● **What is asked**
Find every line in the listing below that contains the string "image", matching its case, and copy each of those lines out in full.

● **Extracted information**
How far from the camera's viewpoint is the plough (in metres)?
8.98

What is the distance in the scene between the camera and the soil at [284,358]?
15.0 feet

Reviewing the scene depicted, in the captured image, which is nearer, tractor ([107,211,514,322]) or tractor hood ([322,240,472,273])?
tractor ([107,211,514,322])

...

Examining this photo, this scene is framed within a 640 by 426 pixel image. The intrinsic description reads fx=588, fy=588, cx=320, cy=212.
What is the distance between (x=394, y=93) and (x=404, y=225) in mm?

● **Solution to the exercise**
Reviewing the scene depicted, in the captured image, which is nearer, tractor ([107,211,514,322]) or tractor hood ([322,240,472,273])?
Examining this photo, this scene is framed within a 640 by 426 pixel image. The intrinsic description reads fx=588, fy=588, cx=320, cy=212.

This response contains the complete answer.